2. “And Planned Parenthood was there for her, just like it’s there for women across the country, to provide cancer screenings, to provide birth control.” CBS This Morning.

Earlier this week, Planned Parenthood tweeted showing how they completed 274,145 pap smears in 2017. The post boasted as if that was a great achievement, but in 1992 the abortion business completed 1.7 million pap smears. That’s a decrease of 84%. So how can an organization that claims to champion reproductive rights barely offer any of the corresponding health care (except for abortions).

It’s not just pap smears, since 2009 breast exams are down by 70%, colposcopy procedures 64%, and cryotherapy procedures by 90%. All these services could be instrumental in helping save a woman’s life and identify cancer, but they clearly are no longer a big concern of Planned Parenthood. Instead, the focus has shifted to abortion and STD testing and services.

3. “(People are) coming because they need their vaccinations. They need their well woman exams.” BuzzFeed.

This statement is misleading at best, a blatant lie at worse. People do not go to Planned Parenthood for standard healthcare vaccines–that’s why health departments exist. There are only three vaccines that Planned Parenthood currently offers, and all are related to sexually transmitted diseases.

The most notable of these is the HPV vaccine, which can help protect young people against cancers caused by the human papillomavirus that is transmitted sexually. First introduced at Planned Parenthood clinics in 2006, the number of patients that have received the vaccine at its clinics has steadily decreased since it was first introduced. Last year, it decreased by 33%. Clearly, providing people with vaccines isn’t a priority. The only two other vaccines offered at Planned Parenthood are for hepatitis A and B.

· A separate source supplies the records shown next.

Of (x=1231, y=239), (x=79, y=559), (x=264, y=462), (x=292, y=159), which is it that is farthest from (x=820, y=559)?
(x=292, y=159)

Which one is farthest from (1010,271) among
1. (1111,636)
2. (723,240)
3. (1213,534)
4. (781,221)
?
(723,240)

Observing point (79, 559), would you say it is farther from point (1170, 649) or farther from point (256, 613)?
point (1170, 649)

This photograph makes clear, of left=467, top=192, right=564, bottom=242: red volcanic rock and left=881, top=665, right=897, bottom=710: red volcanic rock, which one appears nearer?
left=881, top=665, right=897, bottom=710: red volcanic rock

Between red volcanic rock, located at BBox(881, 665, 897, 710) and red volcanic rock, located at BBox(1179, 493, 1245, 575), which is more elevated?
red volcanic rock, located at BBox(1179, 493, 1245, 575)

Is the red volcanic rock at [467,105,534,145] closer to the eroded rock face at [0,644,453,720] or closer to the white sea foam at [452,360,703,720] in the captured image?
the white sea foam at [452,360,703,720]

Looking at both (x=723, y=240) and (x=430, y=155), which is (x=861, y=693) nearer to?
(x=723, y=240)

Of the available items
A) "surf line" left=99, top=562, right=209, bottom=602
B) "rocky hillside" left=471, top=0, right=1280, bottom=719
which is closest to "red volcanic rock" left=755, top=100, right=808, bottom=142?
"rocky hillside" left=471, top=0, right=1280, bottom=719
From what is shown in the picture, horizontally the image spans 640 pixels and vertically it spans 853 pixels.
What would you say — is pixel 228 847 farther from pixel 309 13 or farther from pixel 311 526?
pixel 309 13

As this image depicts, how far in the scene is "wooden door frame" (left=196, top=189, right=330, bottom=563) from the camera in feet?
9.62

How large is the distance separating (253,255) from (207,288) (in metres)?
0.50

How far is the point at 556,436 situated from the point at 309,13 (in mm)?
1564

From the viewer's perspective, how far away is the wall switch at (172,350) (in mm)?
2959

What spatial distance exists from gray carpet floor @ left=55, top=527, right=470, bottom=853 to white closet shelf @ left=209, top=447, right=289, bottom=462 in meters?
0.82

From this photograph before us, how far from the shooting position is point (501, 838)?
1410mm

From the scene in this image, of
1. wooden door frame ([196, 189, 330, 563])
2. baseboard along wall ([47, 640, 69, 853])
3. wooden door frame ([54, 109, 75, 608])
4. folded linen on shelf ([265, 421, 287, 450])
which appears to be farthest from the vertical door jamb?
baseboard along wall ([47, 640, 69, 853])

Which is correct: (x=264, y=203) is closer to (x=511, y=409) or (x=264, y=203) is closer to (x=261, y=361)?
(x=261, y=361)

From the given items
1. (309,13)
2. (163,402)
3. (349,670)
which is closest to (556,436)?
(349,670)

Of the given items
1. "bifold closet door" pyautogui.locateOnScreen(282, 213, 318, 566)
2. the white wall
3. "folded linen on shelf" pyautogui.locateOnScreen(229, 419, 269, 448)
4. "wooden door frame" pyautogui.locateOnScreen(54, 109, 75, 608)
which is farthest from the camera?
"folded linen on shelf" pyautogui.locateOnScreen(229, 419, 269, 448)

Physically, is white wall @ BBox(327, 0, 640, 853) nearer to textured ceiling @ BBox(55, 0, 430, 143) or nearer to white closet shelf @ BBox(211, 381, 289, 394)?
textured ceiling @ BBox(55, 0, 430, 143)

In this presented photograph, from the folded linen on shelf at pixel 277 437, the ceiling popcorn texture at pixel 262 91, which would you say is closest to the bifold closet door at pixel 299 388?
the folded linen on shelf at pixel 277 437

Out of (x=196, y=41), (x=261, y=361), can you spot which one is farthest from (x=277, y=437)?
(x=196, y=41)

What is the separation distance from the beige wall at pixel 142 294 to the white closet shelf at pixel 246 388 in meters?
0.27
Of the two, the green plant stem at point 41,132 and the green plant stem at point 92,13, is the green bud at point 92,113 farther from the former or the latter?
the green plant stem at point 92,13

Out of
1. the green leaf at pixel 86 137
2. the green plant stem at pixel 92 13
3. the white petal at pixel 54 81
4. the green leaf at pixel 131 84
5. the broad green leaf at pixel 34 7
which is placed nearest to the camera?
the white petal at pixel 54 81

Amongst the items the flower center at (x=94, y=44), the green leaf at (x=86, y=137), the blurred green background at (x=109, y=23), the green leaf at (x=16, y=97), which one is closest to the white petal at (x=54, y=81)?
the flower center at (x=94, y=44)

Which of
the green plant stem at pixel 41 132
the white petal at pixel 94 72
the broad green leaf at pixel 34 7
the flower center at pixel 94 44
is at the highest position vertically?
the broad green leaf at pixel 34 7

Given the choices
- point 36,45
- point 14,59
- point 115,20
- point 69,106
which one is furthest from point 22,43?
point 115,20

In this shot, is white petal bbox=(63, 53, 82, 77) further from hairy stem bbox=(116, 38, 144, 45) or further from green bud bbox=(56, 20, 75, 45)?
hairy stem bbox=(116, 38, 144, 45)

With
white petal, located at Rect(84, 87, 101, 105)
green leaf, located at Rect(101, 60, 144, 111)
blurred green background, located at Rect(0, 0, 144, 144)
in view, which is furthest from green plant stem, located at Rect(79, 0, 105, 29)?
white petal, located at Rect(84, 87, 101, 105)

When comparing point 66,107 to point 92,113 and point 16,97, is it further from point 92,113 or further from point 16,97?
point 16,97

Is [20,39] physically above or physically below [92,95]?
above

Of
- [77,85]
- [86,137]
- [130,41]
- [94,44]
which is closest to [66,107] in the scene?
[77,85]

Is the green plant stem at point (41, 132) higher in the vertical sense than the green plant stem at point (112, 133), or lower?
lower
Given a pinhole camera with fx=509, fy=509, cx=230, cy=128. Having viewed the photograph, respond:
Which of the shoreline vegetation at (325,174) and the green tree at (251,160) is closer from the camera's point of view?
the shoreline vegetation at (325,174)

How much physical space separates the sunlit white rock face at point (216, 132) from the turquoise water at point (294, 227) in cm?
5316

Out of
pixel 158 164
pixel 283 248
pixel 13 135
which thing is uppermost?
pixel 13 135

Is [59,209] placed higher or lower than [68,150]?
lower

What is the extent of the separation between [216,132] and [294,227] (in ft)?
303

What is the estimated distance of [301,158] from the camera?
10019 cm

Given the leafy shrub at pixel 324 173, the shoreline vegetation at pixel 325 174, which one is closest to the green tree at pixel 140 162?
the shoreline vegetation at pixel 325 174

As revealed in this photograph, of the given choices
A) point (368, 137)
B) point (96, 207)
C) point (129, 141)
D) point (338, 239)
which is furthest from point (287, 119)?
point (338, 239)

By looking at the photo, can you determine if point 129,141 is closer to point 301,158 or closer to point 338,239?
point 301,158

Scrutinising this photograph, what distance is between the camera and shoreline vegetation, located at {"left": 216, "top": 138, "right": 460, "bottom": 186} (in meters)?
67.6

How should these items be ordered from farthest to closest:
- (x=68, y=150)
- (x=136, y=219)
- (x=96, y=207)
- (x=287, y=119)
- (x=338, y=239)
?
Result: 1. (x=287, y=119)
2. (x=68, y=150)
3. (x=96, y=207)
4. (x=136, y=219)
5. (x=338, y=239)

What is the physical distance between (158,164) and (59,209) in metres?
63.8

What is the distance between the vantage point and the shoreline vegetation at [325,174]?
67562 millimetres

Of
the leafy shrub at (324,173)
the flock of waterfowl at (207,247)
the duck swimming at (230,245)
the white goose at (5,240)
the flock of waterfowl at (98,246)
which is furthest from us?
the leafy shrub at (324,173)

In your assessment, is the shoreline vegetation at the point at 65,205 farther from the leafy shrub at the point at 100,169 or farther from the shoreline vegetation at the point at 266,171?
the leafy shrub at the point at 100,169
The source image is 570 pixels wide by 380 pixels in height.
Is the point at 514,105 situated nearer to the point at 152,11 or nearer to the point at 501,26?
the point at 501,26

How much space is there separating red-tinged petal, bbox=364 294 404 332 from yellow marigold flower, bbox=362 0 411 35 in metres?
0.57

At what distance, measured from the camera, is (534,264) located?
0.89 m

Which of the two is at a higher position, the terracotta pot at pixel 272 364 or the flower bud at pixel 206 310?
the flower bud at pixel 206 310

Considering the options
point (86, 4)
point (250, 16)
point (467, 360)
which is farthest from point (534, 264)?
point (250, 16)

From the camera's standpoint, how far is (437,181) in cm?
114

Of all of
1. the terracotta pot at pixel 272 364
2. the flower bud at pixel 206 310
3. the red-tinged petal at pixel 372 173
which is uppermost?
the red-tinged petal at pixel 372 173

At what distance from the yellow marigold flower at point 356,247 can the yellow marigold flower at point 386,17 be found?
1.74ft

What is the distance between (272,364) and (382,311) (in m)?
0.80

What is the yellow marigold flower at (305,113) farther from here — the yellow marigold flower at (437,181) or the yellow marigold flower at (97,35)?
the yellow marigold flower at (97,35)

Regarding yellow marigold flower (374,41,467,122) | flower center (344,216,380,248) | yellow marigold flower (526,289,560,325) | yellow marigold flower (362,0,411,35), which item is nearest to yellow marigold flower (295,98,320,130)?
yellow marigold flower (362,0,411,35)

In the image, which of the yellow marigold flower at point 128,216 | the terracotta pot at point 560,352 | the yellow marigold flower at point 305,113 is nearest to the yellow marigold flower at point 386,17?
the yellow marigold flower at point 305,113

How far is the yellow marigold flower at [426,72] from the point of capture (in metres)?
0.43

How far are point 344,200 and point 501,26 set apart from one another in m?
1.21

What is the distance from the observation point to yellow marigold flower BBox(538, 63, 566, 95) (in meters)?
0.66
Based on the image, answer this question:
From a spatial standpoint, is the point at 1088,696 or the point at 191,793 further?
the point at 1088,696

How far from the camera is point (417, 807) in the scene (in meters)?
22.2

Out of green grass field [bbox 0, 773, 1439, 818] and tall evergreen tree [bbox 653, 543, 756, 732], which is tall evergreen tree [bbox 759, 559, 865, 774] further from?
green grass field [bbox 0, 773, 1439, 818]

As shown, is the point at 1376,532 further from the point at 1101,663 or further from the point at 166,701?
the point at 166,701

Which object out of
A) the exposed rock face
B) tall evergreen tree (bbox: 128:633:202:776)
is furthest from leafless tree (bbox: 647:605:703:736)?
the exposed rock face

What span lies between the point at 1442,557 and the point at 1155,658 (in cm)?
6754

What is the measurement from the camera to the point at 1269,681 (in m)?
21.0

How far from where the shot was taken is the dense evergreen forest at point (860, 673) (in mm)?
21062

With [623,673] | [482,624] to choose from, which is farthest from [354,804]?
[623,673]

4. “I’d love to say that abortion care is no longer questioned as anything other than the standard medical care that it is.” Rolling Stone.

In the pro-abortion world, the practice of abortion has become something that borders on the sacred. As the new president of Planned Parenthood, Dr. Leana Wen has led the charge of relabeling abortion as “health care” in in an attempt to justify abortion under any circumstances and normalize the practice.

In an effort to identify abortion as health care, nearly every other service, except for STD testing and services, has suffered. From cancer screenings to contraception, there has been a noticeable and often large decrease in the variety of services offered and likely the competency of how they are completed. A recent New York Times article detailing the lack of paid maternity leave for most Planned Parenthood staff members alluded to the fact that most employees are overworked and underpaid. That combination is unlikely to result in good health care services.

Although Dr. Wen might not have been in charge of Planned Parenthood while most of the data for this annual report was compiled, when it was released she did have the opportunity to denounce it and say that the organization would change. But she didn’t. It demonstrates that though Dr. Wen might talk a good game, the focus of her organization remains the same. That abortion is the only thing that matters, regardless of the costs.